When Jill was giving birth to her first child, she didn't want the labor filmed, as had been for Josh and Anna. However, she had never said no to her father before. Ultimately, "we basically lost," Derrick said. The agreement was they could record their own diaries from the delivery, "so they still got the footage," she said.
"Our work ultimately stands for itself"
There are victims inside and out of the Duggard family, according to the doc. A big focus is ex-IBLP members claiming they were abused by Gothard. Others talk about how he stole their childhoods through his teaching. Some talked about how the Duggar shows made their lives worse because it misrepresented what life was really like within IBLP.
"Our work ultimately stands for itself," Faust says of the finished product. "We did some real investigative work on this to put the larger pieces together."

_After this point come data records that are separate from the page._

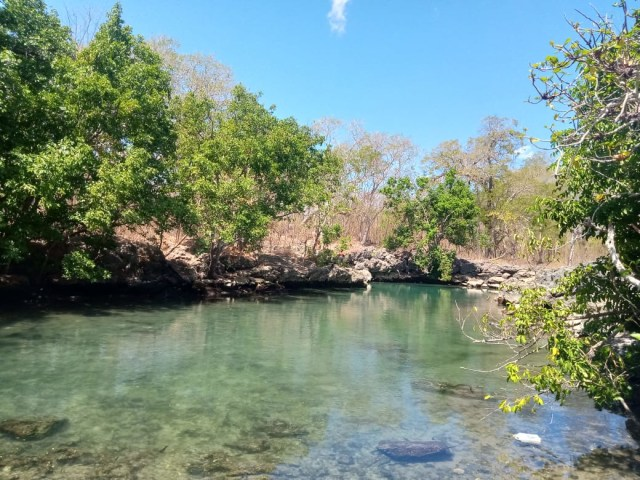 Kolam Ui' Simu, Spot Wisata Penyu di Pulau Semau, NTT (306941)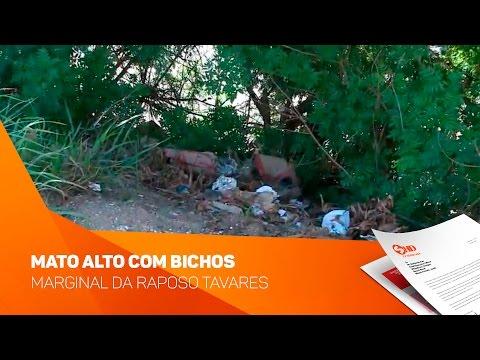 Mato alto com bichos na marginal da Raposo Tavares  - TV SOROCABA/SBT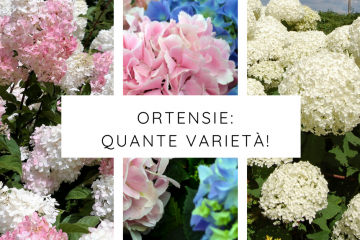 varietà ortensie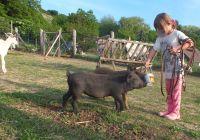 Bild 26: Wohlfühlurlaub mit Hund im familienfreundlichen Ferienhaus - Thermalbadnähe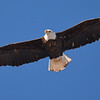 Bald eagle looking over Canada goose nest on island in the Namekagon River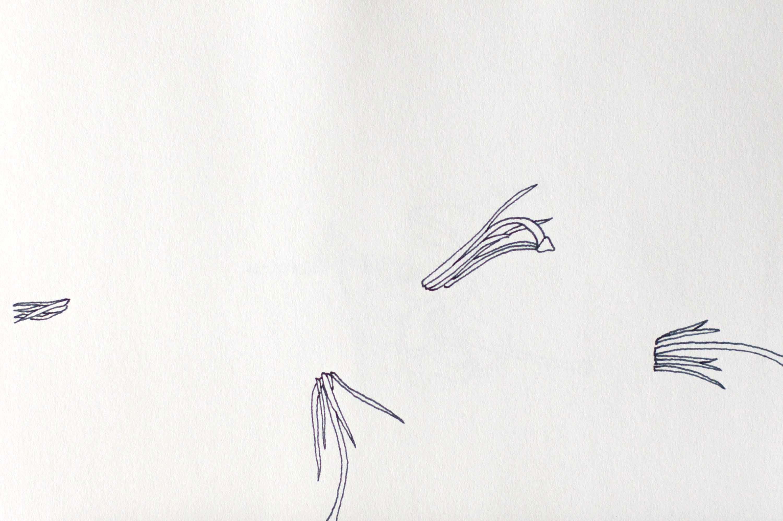 Camera Lucida Lilies, Study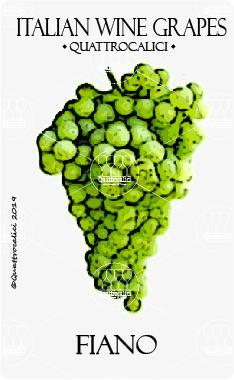 fiano vitigno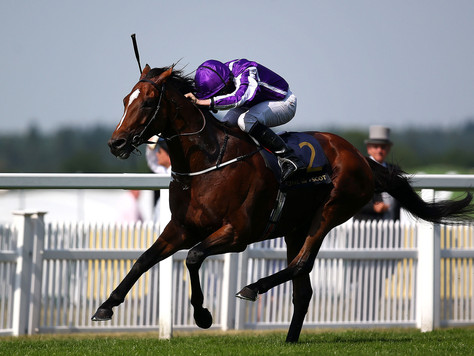 Victorian coup as globetrotter Highland Reel joins Swettenham's 2018 roster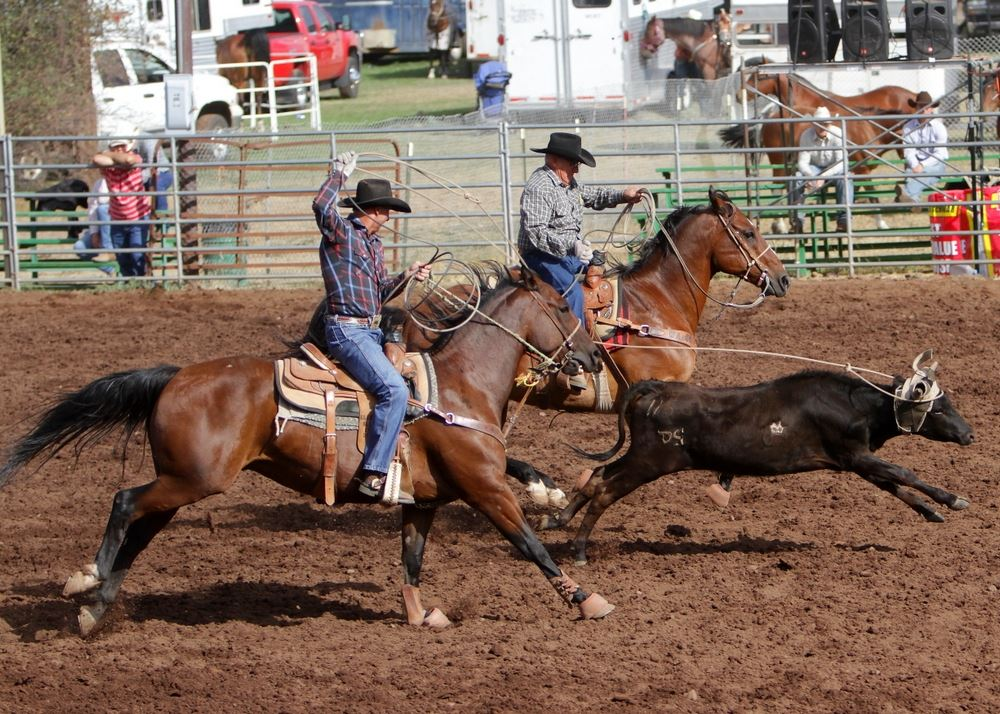 A man lassos the horns of a calf in the arena at the 2014 Klickitat County Fair.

The hope is that maybe Jim Bob and Michelle will tune in, too.
"We hope that they actually will take a look at it themselves and maybe there's some sort of reflection and changes," Faust adds. "And other members of the family and of the IBLP organization and ideology perhaps will also come forward and renounce a lot of the harmful teachings."
Another hope is that the future of TV programming is overhauled as well. After all, the Duggars drew a big audience over the years.
"I think that anyone who takes a look at this [will realize] that some of these things that we're consuming as entertainment [are] actually misogyny and educational abuse," explains Cori Shepherd Stern, who is also an executive producer. "To watch a show and to see a child not be taught anything... I would hope that we all as entertainment professionals, take a look at our responsibility in what we're presenting."
Shiny Happy People: Duggar Family Secrets premieres Friday, June 2 on Prime Video.